(Supplied information)
......

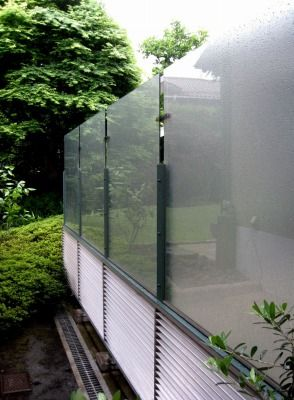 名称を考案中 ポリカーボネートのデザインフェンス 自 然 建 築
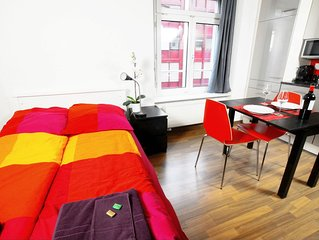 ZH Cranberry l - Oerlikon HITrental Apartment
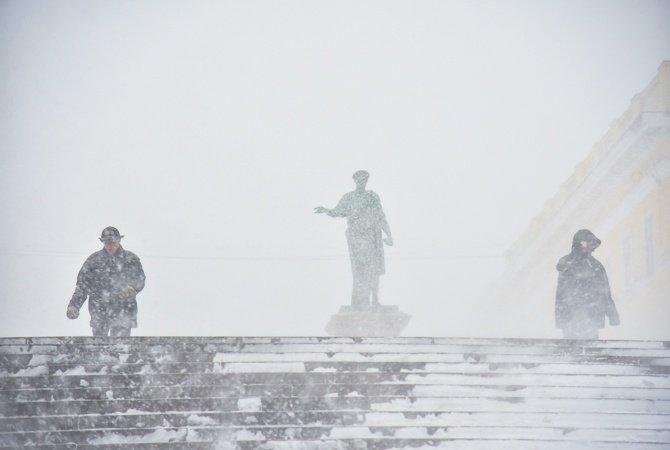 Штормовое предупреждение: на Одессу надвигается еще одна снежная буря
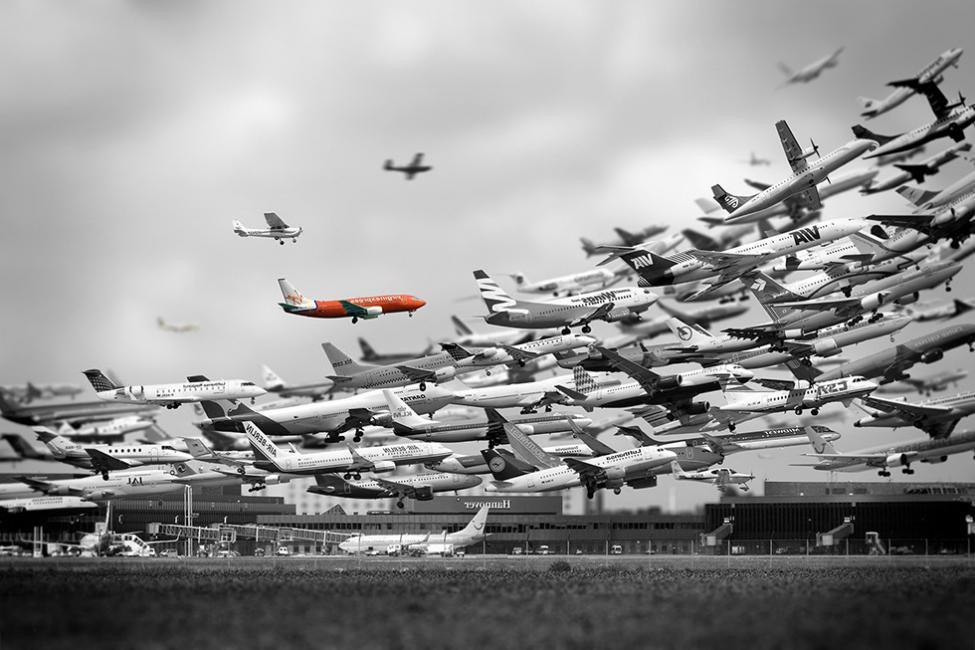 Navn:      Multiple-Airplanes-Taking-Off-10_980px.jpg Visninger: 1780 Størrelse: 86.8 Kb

......

Please retype the material in full, exactly as it reads, apart from the images.

 名称を考案中 ポリカーボネートのデザインフェンス 自 然 建 築
 ZH Cranberry l - Oerlikon HITrental Apartment
 Штормовое предупреждение: на Одессу надвигается еще одна снежная буря
 Navn:      Multiple-Airplanes-Taking-Off-10_980px.jpg Visninger: 1780 Størrelse: 86.8 Kb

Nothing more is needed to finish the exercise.